Sure, but it is a meaningless take. It posits into existence this being with this property, when you can just as easily posit that the universe itself has this property.
But the universe can and does change. Something that is, in that most fundamental sense, does not also have potentiality. Anything that can change, that can be "other than it is," must have some potentiality un-actualized, must not fully "be," because there are some things it is not but could be (and, indeed, later will be).

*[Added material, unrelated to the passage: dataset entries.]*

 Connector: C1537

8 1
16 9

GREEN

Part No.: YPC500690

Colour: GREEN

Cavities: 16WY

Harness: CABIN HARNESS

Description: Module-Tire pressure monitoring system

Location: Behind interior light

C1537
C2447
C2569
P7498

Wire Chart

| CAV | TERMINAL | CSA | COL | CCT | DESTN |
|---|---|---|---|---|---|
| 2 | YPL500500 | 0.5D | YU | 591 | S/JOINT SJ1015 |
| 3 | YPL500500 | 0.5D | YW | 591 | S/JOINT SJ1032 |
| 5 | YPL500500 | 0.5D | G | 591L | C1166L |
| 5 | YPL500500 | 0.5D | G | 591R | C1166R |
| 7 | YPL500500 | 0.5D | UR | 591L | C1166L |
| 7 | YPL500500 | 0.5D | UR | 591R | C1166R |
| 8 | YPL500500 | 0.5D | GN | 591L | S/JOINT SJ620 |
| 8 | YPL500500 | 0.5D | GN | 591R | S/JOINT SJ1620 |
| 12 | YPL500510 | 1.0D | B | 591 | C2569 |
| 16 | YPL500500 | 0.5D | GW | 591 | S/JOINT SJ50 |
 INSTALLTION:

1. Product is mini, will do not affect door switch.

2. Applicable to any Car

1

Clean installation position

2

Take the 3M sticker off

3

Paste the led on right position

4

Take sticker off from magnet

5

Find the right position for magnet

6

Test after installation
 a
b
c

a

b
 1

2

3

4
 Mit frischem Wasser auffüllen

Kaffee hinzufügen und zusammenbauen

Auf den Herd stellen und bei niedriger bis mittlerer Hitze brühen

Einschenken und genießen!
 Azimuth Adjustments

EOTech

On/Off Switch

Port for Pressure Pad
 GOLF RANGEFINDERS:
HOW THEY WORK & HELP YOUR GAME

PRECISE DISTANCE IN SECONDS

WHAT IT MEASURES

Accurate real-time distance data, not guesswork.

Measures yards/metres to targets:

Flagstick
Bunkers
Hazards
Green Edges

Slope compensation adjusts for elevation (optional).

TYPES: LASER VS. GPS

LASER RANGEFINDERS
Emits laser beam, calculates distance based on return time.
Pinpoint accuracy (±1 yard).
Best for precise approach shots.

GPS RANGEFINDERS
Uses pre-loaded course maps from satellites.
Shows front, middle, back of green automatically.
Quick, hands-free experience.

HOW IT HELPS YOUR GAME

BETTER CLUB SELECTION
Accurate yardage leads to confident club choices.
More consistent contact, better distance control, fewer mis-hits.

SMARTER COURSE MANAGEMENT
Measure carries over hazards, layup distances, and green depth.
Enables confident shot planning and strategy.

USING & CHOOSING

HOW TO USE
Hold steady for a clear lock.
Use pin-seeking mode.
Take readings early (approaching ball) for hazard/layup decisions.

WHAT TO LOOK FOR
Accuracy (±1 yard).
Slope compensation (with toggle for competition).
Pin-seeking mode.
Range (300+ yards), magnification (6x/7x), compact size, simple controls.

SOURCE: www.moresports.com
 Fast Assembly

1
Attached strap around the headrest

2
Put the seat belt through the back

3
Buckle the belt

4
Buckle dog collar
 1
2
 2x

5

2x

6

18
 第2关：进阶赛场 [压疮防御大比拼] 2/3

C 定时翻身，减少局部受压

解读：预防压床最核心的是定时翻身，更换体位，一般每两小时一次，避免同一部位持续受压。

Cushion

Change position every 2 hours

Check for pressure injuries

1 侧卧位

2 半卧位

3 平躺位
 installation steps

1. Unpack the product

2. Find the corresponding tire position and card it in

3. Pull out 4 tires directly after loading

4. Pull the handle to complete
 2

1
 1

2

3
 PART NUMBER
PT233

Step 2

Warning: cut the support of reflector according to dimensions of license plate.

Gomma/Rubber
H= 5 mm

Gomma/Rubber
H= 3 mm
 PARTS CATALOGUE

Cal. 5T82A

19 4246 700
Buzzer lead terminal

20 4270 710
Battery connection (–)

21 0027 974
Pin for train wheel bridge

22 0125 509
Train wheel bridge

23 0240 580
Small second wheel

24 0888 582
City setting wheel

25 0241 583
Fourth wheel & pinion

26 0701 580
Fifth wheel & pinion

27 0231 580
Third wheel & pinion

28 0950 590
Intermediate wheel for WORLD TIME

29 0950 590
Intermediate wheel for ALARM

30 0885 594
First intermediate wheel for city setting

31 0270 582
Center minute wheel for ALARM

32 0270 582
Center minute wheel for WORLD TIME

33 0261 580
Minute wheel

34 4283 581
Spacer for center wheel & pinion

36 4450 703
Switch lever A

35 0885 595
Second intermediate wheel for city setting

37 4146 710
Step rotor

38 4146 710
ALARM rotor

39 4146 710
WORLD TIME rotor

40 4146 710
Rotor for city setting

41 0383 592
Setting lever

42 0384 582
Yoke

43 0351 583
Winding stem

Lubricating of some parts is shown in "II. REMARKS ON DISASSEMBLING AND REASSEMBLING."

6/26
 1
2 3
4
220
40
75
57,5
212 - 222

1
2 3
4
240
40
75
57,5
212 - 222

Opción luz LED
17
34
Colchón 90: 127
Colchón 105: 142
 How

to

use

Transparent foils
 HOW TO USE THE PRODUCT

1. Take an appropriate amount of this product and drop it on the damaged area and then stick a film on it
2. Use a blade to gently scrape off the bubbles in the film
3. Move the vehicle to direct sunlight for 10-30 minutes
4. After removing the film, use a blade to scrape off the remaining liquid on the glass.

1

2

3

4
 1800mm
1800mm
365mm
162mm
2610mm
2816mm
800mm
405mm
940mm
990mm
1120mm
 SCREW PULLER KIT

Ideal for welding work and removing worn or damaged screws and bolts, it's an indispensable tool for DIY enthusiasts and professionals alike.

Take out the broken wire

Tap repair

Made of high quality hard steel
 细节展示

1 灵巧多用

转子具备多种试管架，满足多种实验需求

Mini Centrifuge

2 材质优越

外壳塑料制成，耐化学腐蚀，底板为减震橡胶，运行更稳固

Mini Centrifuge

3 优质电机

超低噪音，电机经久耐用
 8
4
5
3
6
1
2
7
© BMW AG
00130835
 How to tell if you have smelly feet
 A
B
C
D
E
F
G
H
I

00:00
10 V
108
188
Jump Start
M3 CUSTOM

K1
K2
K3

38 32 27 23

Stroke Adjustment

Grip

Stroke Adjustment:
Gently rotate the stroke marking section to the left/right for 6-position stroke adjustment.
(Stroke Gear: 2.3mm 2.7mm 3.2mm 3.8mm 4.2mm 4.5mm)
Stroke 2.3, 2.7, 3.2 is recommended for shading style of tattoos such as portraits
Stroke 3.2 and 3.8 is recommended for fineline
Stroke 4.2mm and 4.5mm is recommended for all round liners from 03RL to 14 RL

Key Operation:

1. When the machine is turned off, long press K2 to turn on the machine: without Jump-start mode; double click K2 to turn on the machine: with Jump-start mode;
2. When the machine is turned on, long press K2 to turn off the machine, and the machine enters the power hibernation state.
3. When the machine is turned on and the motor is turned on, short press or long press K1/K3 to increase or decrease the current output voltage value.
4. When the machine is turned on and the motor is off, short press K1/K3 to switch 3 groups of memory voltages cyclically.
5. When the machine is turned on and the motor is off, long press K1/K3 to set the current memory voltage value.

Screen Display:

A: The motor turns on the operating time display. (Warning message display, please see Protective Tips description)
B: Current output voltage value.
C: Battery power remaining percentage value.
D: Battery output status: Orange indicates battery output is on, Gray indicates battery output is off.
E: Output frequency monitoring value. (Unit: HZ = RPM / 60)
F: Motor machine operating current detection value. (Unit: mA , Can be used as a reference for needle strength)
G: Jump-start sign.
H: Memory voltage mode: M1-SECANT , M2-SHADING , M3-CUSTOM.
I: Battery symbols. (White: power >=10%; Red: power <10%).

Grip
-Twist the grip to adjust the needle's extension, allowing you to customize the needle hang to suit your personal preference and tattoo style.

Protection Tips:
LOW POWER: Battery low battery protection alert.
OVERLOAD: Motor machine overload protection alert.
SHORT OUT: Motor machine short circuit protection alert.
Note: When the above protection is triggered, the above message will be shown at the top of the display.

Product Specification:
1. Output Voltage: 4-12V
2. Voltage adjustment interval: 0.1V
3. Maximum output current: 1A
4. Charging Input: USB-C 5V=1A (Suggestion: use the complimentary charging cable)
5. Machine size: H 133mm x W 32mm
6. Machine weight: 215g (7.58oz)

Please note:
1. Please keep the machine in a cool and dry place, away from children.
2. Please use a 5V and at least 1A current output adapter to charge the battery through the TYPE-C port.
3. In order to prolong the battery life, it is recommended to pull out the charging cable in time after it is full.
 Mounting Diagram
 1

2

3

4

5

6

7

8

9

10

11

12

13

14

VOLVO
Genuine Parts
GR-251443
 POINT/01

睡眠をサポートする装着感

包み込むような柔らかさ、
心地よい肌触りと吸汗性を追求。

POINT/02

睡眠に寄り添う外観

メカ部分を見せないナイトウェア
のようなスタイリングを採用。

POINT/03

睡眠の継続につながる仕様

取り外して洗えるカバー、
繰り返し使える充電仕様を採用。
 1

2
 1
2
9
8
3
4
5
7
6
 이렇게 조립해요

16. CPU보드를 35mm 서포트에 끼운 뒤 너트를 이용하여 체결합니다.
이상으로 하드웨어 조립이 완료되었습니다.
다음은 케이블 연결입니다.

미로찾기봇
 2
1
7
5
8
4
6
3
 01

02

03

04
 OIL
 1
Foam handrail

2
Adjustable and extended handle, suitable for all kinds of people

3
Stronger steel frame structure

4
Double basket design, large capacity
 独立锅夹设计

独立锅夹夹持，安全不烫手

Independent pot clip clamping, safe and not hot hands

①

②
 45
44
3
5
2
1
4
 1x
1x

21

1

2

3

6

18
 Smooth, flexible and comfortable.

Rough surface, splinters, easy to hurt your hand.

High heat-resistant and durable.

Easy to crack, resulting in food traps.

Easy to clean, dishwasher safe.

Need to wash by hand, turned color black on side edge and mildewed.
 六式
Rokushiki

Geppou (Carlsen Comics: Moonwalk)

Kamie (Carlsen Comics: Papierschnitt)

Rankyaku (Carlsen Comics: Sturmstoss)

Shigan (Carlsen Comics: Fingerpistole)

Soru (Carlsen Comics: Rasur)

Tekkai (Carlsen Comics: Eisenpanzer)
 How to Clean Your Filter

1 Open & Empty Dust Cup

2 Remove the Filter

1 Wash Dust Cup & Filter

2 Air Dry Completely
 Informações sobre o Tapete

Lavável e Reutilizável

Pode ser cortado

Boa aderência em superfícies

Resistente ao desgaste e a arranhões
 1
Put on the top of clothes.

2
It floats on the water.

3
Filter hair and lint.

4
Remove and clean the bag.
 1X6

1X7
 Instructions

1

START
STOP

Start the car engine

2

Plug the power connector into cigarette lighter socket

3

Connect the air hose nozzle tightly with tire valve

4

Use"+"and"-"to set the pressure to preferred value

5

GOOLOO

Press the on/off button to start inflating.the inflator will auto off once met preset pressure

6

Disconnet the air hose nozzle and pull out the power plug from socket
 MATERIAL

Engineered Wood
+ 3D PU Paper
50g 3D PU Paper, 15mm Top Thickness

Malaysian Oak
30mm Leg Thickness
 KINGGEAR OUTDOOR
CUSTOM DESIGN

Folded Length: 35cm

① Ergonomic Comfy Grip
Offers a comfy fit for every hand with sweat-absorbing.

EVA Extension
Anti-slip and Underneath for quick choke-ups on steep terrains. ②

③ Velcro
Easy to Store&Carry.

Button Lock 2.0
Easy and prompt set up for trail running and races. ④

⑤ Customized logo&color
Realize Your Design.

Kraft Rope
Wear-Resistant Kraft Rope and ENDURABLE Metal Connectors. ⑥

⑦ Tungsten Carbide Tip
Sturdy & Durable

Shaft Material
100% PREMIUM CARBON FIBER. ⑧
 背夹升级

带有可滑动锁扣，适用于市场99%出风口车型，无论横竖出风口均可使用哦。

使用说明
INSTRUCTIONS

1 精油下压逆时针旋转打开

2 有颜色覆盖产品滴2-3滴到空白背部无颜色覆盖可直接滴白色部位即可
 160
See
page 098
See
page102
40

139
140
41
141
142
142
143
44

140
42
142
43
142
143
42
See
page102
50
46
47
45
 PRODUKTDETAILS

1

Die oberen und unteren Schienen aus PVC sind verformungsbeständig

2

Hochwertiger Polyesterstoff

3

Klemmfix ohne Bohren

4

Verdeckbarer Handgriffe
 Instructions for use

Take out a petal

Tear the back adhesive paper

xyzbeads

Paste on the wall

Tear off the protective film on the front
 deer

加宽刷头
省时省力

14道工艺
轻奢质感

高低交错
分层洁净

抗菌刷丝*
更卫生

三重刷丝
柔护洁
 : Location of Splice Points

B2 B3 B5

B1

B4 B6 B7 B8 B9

According to the Bible, God also changed, in several ways. He made a covenant with Noah, he chose a people and negotiated with Moses which commandments to give them, he came down to Earth to live and die as a human, and there are probably others.
If you say these are not changes, only actions, then the same can be said of the Universe: it didn't change, the rules of physics have always been the same, it just does things according to its rules.
Being able to interact with changing things does not require changing if you're outside the things that change. For example, if you're outside of time (which, admittedly, is really hard to wrap our heads around), from Noah's perspective, you went from "not having made a covenant with him" to "having made a covenant with him," but that's only true relative to Noah's position, not yours. You have no "before" and "after" because you're not inside time.
I'm not going to pretend I have anything like the math or theoretical physics knowledge to grok the latest perspectives on whether the universe actually had a beginning or an end, or whether it goes through singularities, or any of probably a dozen other theories that I've vaguely heard of and are over my head, never mind all the ones I don't even know about. I'm not aware of any that posit the universe is truly unbound by time, though, that time is not somehow a constraint on the state of the universe such that it doesn't actually change, except from our own perspective. Is that even what you're suggesting? Or have I missed your point entirely?
I think you responded to my point, but not in a way that is convincing to me at least. If God was willing to destroy the world in a flood before the covenant, and is no longer willing afterwards, then I would say that God has clearly changed. I accept that you could posit that God was always in the same state, one where he was willing to destroy the world before the flood, and not willing after.
But this can be done for any system just as well: instead of saying that the egg was broken to make an omlette, you could say that the egg has always been in the same state: the state where it is whole before the omlette, and broken afterwards. The egg itself is a timeless concept, but we just experience it differently as time passes for us. I don't see why this argument works for God and not for my egg.
I think I would summarize it somewhat differently, that God is (as a constant state of being) willing to destroy the world with a flood whenever it is as it was in Noah's time (which criteria determine this are not necessarily known to us, except insofar as they were met then and are not met now).
So from our/Noah's perspective, that situation has come and gone, has changed, because we're bound by physics and the passage of time and cannot exist in that circumstance any longer. But from God's perspective, that world is always destroyed by flood. It may be the case that the criteria that categorize a world as "destroyable by flood" never exist in our experience of time again, and it may equally be the case that God knows this will be the case.
But God's willingness to destroy the world by flood under those criteria has not and will never change, because God's will does not change.